By the end of 2018, whatever faith we may have once placed in the giant technology corporations that we use daily was growing threadbare. YouTube made a show of removing Alex Jones’ breathless conspiracy theories for repeatedly violating their guidelines, but a subsequent report from Data and Society showed the platform continues to promote extremist content through its sensation-seeking algorithm. Amazon has rolled out a powerful facial recognition system, but it is flawed and biased, according to the ACLU, which found it falsely matched members of Congress with criminal mug shots. Facebook was apologetic about personal information scooped up by Cambridge Analytica and claimed it was a one-off violation of policies. Then we found out, thanks to a December New York Times investigation, that Facebook has given over a hundred companies routine access to troves of users’ personal data.
Added to that, two thorough reports produced for a congressional committee last month described how Russian state actors used numerous American social platforms to deepen polarization, sow confusion and influence the presidential election. This isn’t a bug, it’s a feature. Political persuasion is treated no differently than persuading customers to purchase a pair of shoes. Abroad, these companies have accelerated the spread of rumors and hate, leading to lynchings in Mexico and Sri Lanka and even genocide in Myanmar. They move fast and break things, juggernauts without ethical or legal brakes.
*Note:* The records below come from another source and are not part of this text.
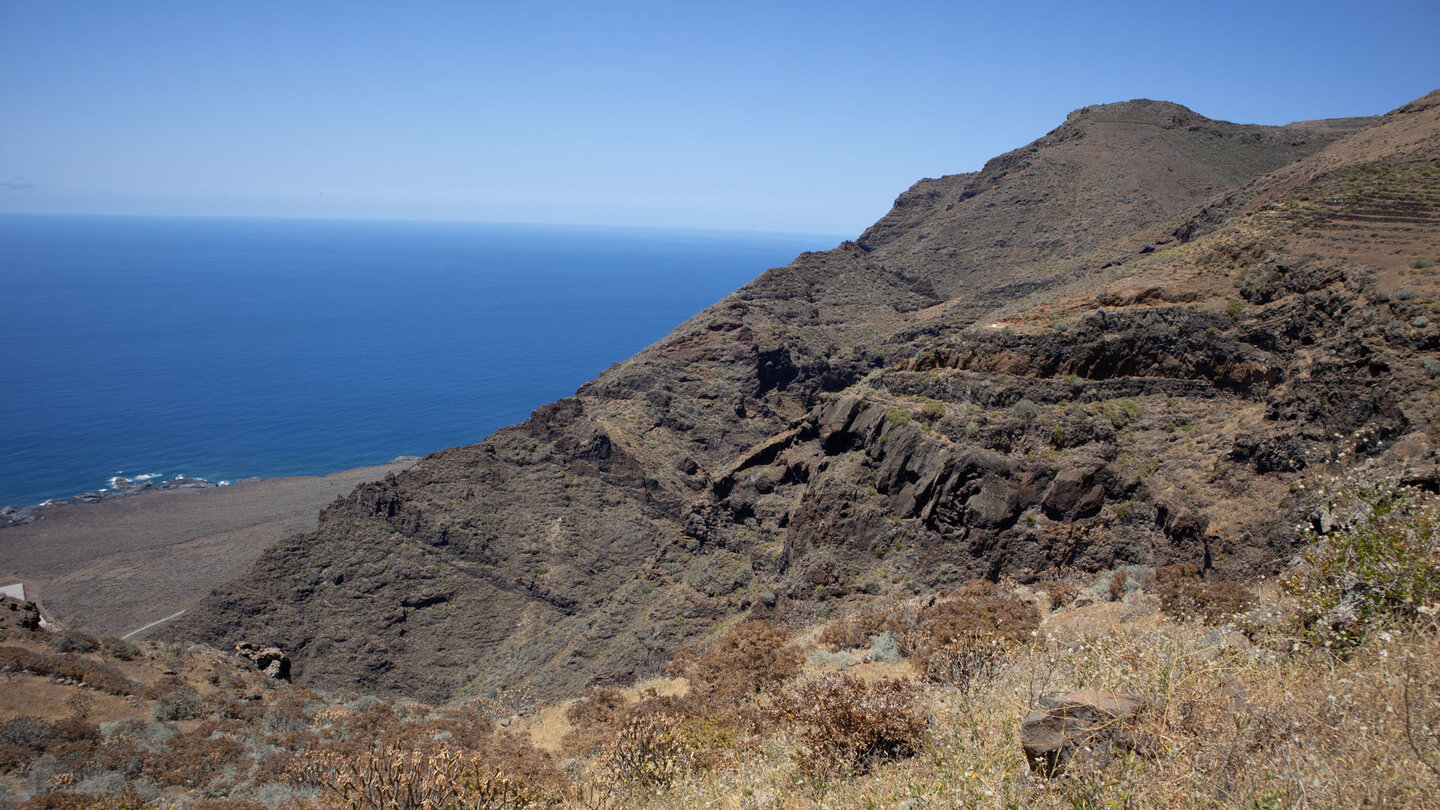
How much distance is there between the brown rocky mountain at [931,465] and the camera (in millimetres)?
16609

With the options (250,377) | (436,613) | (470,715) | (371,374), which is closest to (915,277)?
(436,613)

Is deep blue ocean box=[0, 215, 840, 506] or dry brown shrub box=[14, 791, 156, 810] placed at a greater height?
dry brown shrub box=[14, 791, 156, 810]

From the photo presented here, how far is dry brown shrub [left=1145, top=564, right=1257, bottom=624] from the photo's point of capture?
1012cm

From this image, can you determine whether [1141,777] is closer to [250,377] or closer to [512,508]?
[512,508]

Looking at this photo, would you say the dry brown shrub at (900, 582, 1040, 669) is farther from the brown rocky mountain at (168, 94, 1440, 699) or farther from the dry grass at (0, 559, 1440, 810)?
the brown rocky mountain at (168, 94, 1440, 699)

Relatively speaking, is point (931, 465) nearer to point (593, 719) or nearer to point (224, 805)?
point (593, 719)

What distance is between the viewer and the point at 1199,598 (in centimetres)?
1127

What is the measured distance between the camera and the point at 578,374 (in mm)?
112562

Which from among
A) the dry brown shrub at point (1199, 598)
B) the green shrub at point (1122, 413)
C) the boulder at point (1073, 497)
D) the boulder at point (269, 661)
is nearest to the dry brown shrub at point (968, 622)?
the dry brown shrub at point (1199, 598)

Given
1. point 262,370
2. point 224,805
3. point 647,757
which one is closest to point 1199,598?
point 647,757

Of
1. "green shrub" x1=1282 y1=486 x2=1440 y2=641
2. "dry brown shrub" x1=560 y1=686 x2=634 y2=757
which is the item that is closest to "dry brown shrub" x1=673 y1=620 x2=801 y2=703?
"dry brown shrub" x1=560 y1=686 x2=634 y2=757

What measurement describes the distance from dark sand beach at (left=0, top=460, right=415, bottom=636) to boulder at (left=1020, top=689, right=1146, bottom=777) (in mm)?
44658

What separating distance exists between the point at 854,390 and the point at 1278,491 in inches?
604

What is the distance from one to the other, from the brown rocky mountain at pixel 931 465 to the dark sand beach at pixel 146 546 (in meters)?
17.6
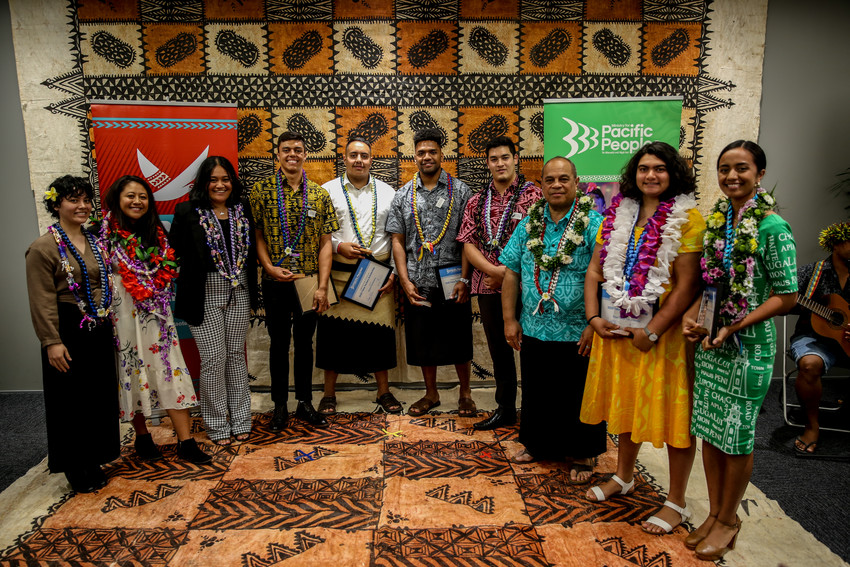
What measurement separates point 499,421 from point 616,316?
145cm

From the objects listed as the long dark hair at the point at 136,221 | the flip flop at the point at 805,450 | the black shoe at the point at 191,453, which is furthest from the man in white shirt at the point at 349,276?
the flip flop at the point at 805,450

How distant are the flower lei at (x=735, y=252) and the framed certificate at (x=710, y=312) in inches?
2.1

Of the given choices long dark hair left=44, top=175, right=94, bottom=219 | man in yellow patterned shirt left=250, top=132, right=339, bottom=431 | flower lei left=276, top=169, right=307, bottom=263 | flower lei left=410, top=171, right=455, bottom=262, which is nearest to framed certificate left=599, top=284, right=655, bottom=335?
flower lei left=410, top=171, right=455, bottom=262

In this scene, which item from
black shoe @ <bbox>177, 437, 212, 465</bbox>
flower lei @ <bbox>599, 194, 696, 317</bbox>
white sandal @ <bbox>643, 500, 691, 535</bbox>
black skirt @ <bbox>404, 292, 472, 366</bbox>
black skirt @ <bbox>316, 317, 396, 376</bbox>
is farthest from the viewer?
black skirt @ <bbox>316, 317, 396, 376</bbox>

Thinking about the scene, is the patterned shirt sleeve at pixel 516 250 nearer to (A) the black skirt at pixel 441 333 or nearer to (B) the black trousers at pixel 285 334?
(A) the black skirt at pixel 441 333

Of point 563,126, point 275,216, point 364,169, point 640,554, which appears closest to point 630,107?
point 563,126

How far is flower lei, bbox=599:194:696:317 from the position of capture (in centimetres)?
229

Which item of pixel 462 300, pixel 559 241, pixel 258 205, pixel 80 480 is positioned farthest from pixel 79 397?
pixel 559 241

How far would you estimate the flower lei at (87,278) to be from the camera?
273cm

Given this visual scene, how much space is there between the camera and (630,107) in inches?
155

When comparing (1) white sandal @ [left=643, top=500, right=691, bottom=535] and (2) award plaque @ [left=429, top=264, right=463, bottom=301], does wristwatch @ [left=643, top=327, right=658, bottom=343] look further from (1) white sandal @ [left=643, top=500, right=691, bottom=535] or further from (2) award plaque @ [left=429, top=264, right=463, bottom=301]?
(2) award plaque @ [left=429, top=264, right=463, bottom=301]

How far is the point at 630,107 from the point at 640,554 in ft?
10.2

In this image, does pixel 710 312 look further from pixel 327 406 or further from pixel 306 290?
pixel 327 406

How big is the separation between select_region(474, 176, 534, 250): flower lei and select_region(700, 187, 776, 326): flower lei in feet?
A: 4.45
So far, the solutions they offer have fallen short. As the Times recently reported, Facebook employees in Menlo Park meet weekly to hash out rules to be followed by low-wage workers across the globe who struggle to apply them with only seconds to make judgments. Google tweaks its search engine when hate sites rise to the top of search results, but only after complaints surface. YouTube continues to send viewers down a rabbit hole of sensationalism because engagement is profitable for ad placement — a situation extremists are happy to exploit. The Turkish writer and sociologist Zeynep Tufekci has said, “we’re building a dystopia just to make people click on ads.” A Pew Research survey has shown that Americans worry about the way these companies sweep up and use their personal information, but feel helpless.
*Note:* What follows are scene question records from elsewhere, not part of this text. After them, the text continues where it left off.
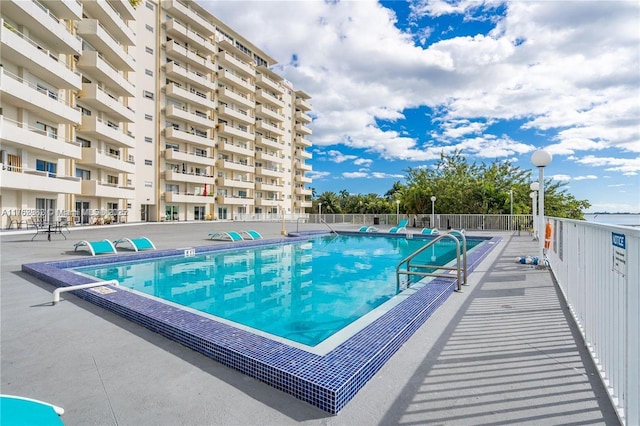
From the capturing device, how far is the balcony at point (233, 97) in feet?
135

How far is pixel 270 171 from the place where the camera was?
48.4 m

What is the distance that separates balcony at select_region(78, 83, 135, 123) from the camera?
24281 millimetres

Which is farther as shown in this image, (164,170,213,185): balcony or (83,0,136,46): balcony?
(164,170,213,185): balcony

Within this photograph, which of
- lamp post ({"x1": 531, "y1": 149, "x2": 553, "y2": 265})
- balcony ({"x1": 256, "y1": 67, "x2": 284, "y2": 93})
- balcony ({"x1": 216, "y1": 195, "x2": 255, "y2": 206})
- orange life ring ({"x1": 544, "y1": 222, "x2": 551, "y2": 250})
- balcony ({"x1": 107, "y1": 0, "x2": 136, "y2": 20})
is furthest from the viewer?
balcony ({"x1": 256, "y1": 67, "x2": 284, "y2": 93})

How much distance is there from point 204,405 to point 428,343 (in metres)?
2.23

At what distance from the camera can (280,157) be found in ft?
172

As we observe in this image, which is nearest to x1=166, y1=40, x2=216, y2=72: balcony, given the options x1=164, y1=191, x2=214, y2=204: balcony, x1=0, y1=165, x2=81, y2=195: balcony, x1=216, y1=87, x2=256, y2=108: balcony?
x1=216, y1=87, x2=256, y2=108: balcony

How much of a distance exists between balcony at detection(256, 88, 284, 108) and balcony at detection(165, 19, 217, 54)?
872 cm

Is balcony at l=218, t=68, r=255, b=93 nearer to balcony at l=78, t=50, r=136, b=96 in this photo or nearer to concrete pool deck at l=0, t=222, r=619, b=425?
balcony at l=78, t=50, r=136, b=96

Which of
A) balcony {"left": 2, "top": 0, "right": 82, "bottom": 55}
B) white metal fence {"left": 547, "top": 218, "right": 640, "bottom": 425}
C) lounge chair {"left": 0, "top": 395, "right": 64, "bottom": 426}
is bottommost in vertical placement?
lounge chair {"left": 0, "top": 395, "right": 64, "bottom": 426}

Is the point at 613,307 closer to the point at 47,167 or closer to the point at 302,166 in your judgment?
the point at 47,167

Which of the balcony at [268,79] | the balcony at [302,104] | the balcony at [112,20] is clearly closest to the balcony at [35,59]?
the balcony at [112,20]

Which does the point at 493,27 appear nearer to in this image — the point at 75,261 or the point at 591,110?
the point at 591,110

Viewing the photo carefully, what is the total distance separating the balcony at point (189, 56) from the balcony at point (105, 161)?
547 inches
We have a working model of a distributed sharing platform that has a much longer track record than Facebook or Google. It’s called the public library. Over the past century, libraries have developed a robust set of core values. Libraries defend intellectual freedom and fight censorship. They are committed to protecting privacy. They strive to honor the diverse voices in their communities. They value access to knowledge for all. They are committed to the public good. In short, they serve as proof of concept that sharing need not entail revealing every detail of your personal life to a multitude of data miners. The existence of public libraries demonstrates that we have the will to support sharing knowledge as a public good, not simply as a profit-making enterprise.
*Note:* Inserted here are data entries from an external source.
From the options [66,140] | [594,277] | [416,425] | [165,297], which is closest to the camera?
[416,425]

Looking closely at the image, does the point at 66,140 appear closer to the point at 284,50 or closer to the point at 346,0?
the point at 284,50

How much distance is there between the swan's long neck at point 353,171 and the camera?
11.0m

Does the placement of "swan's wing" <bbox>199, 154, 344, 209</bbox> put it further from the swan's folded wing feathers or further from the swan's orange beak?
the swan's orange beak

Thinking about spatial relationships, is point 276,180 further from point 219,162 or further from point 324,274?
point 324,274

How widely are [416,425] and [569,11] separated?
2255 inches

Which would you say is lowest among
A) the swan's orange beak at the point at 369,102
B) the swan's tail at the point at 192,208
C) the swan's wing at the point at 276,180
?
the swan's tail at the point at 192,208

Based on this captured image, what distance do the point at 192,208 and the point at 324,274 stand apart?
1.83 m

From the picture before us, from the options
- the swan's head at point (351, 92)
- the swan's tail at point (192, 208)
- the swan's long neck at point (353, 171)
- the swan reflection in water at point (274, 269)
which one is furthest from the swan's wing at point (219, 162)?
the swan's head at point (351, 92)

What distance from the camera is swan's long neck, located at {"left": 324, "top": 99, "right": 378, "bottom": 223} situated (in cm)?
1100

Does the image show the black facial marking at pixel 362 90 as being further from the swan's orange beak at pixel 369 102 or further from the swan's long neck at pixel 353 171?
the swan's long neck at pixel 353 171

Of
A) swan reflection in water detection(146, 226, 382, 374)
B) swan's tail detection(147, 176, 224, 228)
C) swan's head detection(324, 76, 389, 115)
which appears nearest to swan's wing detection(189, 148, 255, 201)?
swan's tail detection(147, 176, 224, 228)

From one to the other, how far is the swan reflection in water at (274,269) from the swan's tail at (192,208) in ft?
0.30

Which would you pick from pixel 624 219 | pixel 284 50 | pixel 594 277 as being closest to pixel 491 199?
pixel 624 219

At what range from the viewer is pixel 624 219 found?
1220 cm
What does this mean for Facebook, Google and the rest? They have an influence and reach far beyond any library, but we’re not powerless. Some of us are shareholders; we can agitate for taking the public trust seriously. Some of us work for these companies. Increasingly, employees are flexing their muscle and demanding change. All of us are the user base, the members whose numbers matter to the bottom line; we can threaten to withdraw our attention if we feel our trust is abused. We are also voters who can encourage our state and national legislators to hold companies accountable and regulate sensibly. The time is right for legislation such as the Data Care Act of 2018 introduced by U.S. Sen. Amy Klobuchar and others last month. After all, we demand safety features for cars and air travel. We require political ads on television to be clearly labeled. Why not make the information networks that have so much influence safer for democracy?
Another world is possible. In fact there’s a working model of it just down the street at your local public library.
Barbara Fister, of St. Peter, Minn., is an academic librarian.